**Supplied records:**
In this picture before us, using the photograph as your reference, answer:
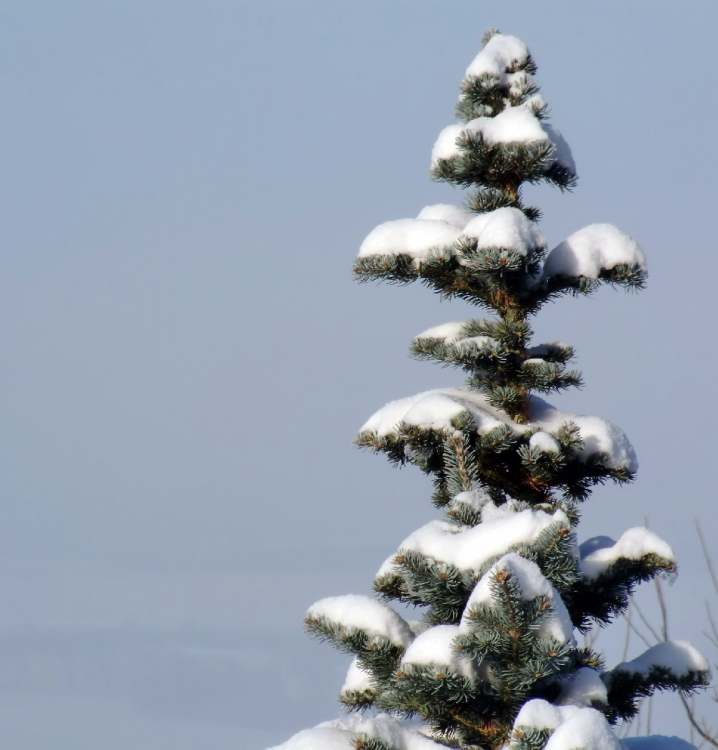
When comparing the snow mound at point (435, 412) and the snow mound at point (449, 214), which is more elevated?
the snow mound at point (449, 214)

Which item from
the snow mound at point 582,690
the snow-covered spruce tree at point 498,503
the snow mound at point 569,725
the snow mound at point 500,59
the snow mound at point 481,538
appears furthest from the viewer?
the snow mound at point 500,59

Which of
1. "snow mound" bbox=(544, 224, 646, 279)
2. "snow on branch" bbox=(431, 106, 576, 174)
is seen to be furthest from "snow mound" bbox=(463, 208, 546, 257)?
"snow on branch" bbox=(431, 106, 576, 174)

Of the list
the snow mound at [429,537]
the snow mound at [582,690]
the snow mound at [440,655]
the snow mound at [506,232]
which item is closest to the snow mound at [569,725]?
the snow mound at [440,655]

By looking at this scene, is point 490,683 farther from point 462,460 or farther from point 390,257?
point 390,257

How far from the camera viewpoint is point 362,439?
5762 millimetres

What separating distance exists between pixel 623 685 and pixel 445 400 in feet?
5.47

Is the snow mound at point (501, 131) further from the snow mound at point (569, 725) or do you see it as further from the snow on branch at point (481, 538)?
the snow mound at point (569, 725)

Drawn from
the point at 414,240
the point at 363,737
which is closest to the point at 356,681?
the point at 363,737

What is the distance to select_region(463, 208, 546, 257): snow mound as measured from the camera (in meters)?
5.41

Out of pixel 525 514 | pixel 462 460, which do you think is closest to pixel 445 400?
pixel 462 460

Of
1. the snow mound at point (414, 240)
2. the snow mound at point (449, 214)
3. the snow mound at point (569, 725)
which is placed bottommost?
the snow mound at point (569, 725)

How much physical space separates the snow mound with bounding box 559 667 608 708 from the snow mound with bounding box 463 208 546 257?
199 centimetres

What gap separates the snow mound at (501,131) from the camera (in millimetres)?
5773

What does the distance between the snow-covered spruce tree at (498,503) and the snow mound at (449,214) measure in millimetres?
17
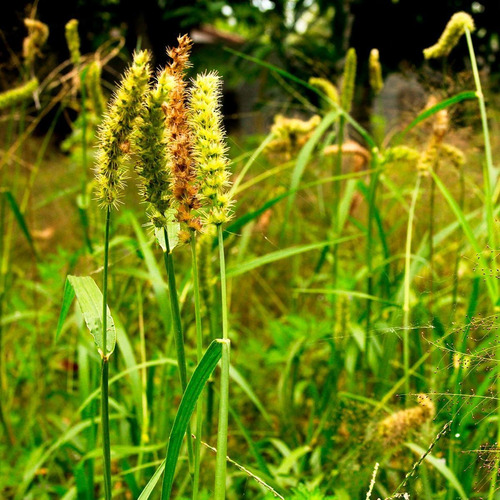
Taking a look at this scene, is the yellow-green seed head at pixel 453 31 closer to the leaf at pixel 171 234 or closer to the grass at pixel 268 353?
the grass at pixel 268 353

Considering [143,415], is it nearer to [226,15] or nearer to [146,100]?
[146,100]

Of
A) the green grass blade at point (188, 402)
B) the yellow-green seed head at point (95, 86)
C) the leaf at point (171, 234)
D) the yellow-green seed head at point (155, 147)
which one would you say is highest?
the yellow-green seed head at point (95, 86)

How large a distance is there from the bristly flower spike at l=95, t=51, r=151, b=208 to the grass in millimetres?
21

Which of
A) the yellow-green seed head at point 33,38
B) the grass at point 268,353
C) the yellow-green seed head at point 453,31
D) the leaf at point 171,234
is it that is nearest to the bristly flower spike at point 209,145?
the grass at point 268,353

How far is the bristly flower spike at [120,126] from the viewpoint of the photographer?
26.5 inches

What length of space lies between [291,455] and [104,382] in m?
0.85

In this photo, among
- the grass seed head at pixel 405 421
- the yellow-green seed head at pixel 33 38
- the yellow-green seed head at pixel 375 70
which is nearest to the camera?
the grass seed head at pixel 405 421

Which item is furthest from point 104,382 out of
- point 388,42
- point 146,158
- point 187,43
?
point 388,42

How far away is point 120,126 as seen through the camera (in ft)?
2.29

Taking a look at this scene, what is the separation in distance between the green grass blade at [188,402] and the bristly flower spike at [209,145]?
0.55 feet

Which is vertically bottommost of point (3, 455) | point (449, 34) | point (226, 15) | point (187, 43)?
point (3, 455)

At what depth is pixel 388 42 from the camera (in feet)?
9.85

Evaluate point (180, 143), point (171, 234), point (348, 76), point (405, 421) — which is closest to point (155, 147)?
point (180, 143)

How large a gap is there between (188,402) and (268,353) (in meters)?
1.40
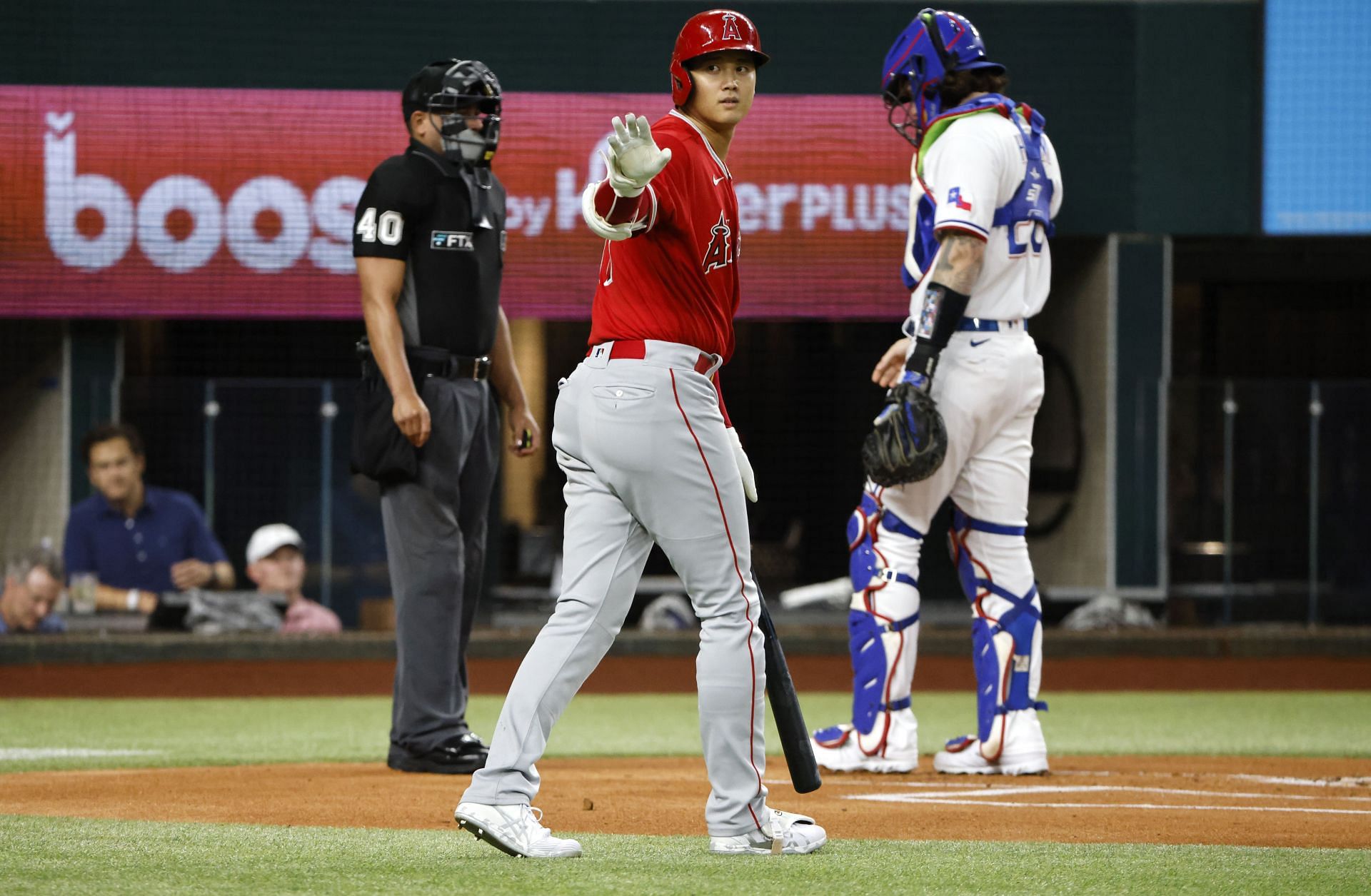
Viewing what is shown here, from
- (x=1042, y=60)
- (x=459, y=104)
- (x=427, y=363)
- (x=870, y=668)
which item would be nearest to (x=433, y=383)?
(x=427, y=363)

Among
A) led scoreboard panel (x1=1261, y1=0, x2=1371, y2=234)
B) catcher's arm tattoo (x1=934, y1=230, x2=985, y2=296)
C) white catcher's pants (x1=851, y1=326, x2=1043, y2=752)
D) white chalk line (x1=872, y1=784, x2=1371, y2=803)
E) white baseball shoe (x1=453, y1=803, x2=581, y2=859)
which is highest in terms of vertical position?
led scoreboard panel (x1=1261, y1=0, x2=1371, y2=234)

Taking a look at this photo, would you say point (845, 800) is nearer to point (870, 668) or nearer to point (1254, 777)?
point (870, 668)

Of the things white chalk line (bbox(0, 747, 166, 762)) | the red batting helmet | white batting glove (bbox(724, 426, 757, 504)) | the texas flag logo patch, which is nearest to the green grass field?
white chalk line (bbox(0, 747, 166, 762))

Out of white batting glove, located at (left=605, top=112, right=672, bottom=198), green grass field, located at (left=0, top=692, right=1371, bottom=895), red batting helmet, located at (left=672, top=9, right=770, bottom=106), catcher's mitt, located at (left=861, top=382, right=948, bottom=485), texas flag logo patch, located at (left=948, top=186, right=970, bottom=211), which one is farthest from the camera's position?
texas flag logo patch, located at (left=948, top=186, right=970, bottom=211)

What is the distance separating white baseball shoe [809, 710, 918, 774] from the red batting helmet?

**What you need to do:**
Reproduce nothing but the lines from the line containing "Taking a look at this photo, would" to the last line of the data, each exactly as written.

**Final result:**
Taking a look at this photo, would you say point (845, 800) is nearer to point (870, 668) or nearer to point (1254, 777)?
point (870, 668)

Of the things white chalk line (bbox(0, 747, 166, 762)) | the red batting helmet | white batting glove (bbox(724, 426, 757, 504)) | the texas flag logo patch, which is nearest to the green grass field?
white chalk line (bbox(0, 747, 166, 762))

Out of white batting glove, located at (left=605, top=112, right=672, bottom=198), green grass field, located at (left=0, top=692, right=1371, bottom=895), red batting helmet, located at (left=672, top=9, right=770, bottom=106), catcher's mitt, located at (left=861, top=382, right=948, bottom=485), texas flag logo patch, located at (left=948, top=186, right=970, bottom=211), which one is farthest from the camera's position?
texas flag logo patch, located at (left=948, top=186, right=970, bottom=211)

What is the distance separating white baseball shoe [809, 710, 918, 774] from the red batting helmet?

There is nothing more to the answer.